**REQUIRED WORK:**
Return the data. Every word must match.

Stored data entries
__________________________________________________
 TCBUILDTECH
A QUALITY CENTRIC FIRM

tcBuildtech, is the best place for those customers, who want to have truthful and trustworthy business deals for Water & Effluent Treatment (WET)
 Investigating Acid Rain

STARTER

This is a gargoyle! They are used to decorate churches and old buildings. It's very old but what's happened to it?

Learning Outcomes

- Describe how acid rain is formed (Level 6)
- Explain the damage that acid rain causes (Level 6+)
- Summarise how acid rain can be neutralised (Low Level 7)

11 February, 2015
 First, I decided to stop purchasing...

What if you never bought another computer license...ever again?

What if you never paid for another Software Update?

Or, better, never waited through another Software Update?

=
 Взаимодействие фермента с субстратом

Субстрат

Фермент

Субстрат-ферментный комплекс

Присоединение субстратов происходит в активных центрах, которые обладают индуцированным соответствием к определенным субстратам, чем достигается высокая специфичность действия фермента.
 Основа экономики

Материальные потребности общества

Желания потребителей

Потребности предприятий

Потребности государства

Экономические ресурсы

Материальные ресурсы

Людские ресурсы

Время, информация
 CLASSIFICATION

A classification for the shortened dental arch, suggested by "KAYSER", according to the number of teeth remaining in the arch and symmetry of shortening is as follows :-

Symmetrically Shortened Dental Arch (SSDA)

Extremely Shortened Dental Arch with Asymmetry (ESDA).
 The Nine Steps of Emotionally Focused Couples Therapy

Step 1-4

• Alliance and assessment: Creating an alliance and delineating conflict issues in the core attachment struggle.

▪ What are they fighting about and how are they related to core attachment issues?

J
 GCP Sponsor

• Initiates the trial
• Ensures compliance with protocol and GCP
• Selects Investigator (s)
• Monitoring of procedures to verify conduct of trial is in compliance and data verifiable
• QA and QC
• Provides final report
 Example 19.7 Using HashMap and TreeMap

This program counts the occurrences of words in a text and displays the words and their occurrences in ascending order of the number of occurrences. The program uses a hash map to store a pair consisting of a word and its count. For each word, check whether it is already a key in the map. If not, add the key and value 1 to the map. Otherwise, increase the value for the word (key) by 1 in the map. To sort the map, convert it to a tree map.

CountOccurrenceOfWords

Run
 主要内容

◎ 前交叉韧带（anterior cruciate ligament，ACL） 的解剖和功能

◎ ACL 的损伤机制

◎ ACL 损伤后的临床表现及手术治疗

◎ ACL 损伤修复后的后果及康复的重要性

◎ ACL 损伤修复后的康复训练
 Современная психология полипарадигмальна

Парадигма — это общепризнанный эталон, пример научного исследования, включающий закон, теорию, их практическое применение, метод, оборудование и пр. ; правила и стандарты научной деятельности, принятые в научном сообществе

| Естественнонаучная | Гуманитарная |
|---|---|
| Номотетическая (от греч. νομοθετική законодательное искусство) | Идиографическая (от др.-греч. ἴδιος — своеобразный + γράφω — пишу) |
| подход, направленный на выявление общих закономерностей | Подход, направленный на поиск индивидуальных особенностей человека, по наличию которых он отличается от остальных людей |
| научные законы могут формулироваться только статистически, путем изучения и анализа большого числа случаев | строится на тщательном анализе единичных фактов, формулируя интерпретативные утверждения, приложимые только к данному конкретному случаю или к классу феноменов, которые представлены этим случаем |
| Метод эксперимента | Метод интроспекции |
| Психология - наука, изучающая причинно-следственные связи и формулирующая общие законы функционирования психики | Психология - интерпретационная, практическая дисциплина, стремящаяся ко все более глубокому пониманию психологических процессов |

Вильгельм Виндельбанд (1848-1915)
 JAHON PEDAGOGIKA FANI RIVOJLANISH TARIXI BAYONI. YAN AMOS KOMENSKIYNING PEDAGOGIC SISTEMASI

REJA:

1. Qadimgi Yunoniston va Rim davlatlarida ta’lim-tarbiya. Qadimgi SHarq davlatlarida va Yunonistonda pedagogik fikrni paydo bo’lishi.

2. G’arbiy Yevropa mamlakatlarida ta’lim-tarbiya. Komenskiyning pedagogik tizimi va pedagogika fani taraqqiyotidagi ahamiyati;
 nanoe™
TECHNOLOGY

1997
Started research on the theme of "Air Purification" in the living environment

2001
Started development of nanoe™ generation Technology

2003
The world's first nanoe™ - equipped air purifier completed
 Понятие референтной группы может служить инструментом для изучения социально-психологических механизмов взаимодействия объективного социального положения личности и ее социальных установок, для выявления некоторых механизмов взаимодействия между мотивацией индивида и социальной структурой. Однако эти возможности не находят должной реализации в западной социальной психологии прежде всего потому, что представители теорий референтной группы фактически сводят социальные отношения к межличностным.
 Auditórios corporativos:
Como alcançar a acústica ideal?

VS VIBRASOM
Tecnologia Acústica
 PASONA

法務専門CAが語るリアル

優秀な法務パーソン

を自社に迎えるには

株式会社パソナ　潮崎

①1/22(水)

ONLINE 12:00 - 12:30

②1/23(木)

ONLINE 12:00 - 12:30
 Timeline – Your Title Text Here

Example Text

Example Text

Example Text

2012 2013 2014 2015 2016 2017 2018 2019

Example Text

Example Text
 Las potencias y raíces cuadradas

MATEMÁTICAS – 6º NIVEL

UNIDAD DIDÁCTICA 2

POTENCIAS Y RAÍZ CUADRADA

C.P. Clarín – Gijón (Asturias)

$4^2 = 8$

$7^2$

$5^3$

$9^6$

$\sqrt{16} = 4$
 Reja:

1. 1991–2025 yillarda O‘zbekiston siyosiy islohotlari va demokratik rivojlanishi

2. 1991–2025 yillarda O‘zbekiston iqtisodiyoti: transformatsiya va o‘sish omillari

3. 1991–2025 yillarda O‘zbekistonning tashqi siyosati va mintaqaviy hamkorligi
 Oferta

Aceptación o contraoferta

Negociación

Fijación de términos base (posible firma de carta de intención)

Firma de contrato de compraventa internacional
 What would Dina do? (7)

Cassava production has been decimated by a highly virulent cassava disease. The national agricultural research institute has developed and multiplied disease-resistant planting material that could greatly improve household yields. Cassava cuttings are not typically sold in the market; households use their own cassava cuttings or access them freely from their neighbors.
__________________________________________________
**YOUR SOLUTION:**
 TCBUILDTECH
A QUALITY CENTRIC FIRM

tcBuildtech, is the best place for those customers, who want to have truthful and trustworthy business deals for Water & Effluent Treatment (WET)
 Investigating Acid Rain

STARTER

This is a gargoyle! They are used to decorate churches and old buildings. It's very old but what's happened to it?

Learning Outcomes

- Describe how acid rain is formed (Level 6)
- Explain the damage that acid rain causes (Level 6+)
- Summarise how acid rain can be neutralised (Low Level 7)

11 February, 2015
 First, I decided to stop purchasing...

What if you never bought another computer license...ever again?

What if you never paid for another Software Update?

Or, better, never waited through another Software Update?

=
 Взаимодействие фермента с субстратом

Субстрат

Фермент

Субстрат-ферментный комплекс

Присоединение субстратов происходит в активных центрах, которые обладают индуцированным соответствием к определенным субстратам, чем достигается высокая специфичность действия фермента.
 Основа экономики

Материальные потребности общества

Желания потребителей

Потребности предприятий

Потребности государства

Экономические ресурсы

Материальные ресурсы

Людские ресурсы

Время, информация
 CLASSIFICATION

A classification for the shortened dental arch, suggested by "KAYSER", according to the number of teeth remaining in the arch and symmetry of shortening is as follows :-

Symmetrically Shortened Dental Arch (SSDA)

Extremely Shortened Dental Arch with Asymmetry (ESDA).
 The Nine Steps of Emotionally Focused Couples Therapy

Step 1-4

• Alliance and assessment: Creating an alliance and delineating conflict issues in the core attachment struggle.

▪ What are they fighting about and how are they related to core attachment issues?

J
 GCP Sponsor

• Initiates the trial
• Ensures compliance with protocol and GCP
• Selects Investigator (s)
• Monitoring of procedures to verify conduct of trial is in compliance and data verifiable
• QA and QC
• Provides final report
 Example 19.7 Using HashMap and TreeMap

This program counts the occurrences of words in a text and displays the words and their occurrences in ascending order of the number of occurrences. The program uses a hash map to store a pair consisting of a word and its count. For each word, check whether it is already a key in the map. If not, add the key and value 1 to the map. Otherwise, increase the value for the word (key) by 1 in the map. To sort the map, convert it to a tree map.

CountOccurrenceOfWords

Run
 主要内容

◎ 前交叉韧带（anterior cruciate ligament，ACL） 的解剖和功能

◎ ACL 的损伤机制

◎ ACL 损伤后的临床表现及手术治疗

◎ ACL 损伤修复后的后果及康复的重要性

◎ ACL 损伤修复后的康复训练
 Современная психология полипарадигмальна

Парадигма — это общепризнанный эталон, пример научного исследования, включающий закон, теорию, их практическое применение, метод, оборудование и пр. ; правила и стандарты научной деятельности, принятые в научном сообществе

| Естественнонаучная | Гуманитарная |
|---|---|
| Номотетическая (от греч. νομοθετική законодательное искусство) | Идиографическая (от др.-греч. ἴδιος — своеобразный + γράφω — пишу) |
| подход, направленный на выявление общих закономерностей | Подход, направленный на поиск индивидуальных особенностей человека, по наличию которых он отличается от остальных людей |
| научные законы могут формулироваться только статистически, путем изучения и анализа большого числа случаев | строится на тщательном анализе единичных фактов, формулируя интерпретативные утверждения, приложимые только к данному конкретному случаю или к классу феноменов, которые представлены этим случаем |
| Метод эксперимента | Метод интроспекции |
| Психология - наука, изучающая причинно-следственные связи и формулирующая общие законы функционирования психики | Психология - интерпретационная, практическая дисциплина, стремящаяся ко все более глубокому пониманию психологических процессов |

Вильгельм Виндельбанд (1848-1915)
 JAHON PEDAGOGIKA FANI RIVOJLANISH TARIXI BAYONI. YAN AMOS KOMENSKIYNING PEDAGOGIC SISTEMASI

REJA:

1. Qadimgi Yunoniston va Rim davlatlarida ta’lim-tarbiya. Qadimgi SHarq davlatlarida va Yunonistonda pedagogik fikrni paydo bo’lishi.

2. G’arbiy Yevropa mamlakatlarida ta’lim-tarbiya. Komenskiyning pedagogik tizimi va pedagogika fani taraqqiyotidagi ahamiyati;
 nanoe™
TECHNOLOGY

1997
Started research on the theme of "Air Purification" in the living environment

2001
Started development of nanoe™ generation Technology

2003
The world's first nanoe™ - equipped air purifier completed
 Понятие референтной группы может служить инструментом для изучения социально-психологических механизмов взаимодействия объективного социального положения личности и ее социальных установок, для выявления некоторых механизмов взаимодействия между мотивацией индивида и социальной структурой. Однако эти возможности не находят должной реализации в западной социальной психологии прежде всего потому, что представители теорий референтной группы фактически сводят социальные отношения к межличностным.
 Auditórios corporativos:
Como alcançar a acústica ideal?

VS VIBRASOM
Tecnologia Acústica
 PASONA

法務専門CAが語るリアル

優秀な法務パーソン

を自社に迎えるには

株式会社パソナ　潮崎

①1/22(水)

ONLINE 12:00 - 12:30

②1/23(木)

ONLINE 12:00 - 12:30
 Timeline – Your Title Text Here

Example Text

Example Text

Example Text

2012 2013 2014 2015 2016 2017 2018 2019

Example Text

Example Text
 Las potencias y raíces cuadradas

MATEMÁTICAS – 6º NIVEL

UNIDAD DIDÁCTICA 2

POTENCIAS Y RAÍZ CUADRADA

C.P. Clarín – Gijón (Asturias)

$4^2 = 8$

$7^2$

$5^3$

$9^6$

$\sqrt{16} = 4$
 Reja:

1. 1991–2025 yillarda O‘zbekiston siyosiy islohotlari va demokratik rivojlanishi

2. 1991–2025 yillarda O‘zbekiston iqtisodiyoti: transformatsiya va o‘sish omillari

3. 1991–2025 yillarda O‘zbekistonning tashqi siyosati va mintaqaviy hamkorligi
 Oferta

Aceptación o contraoferta

Negociación

Fijación de términos base (posible firma de carta de intención)

Firma de contrato de compraventa internacional
 What would Dina do? (7)

Cassava production has been decimated by a highly virulent cassava disease. The national agricultural research institute has developed and multiplied disease-resistant planting material that could greatly improve household yields. Cassava cuttings are not typically sold in the market; households use their own cassava cuttings or access them freely from their neighbors.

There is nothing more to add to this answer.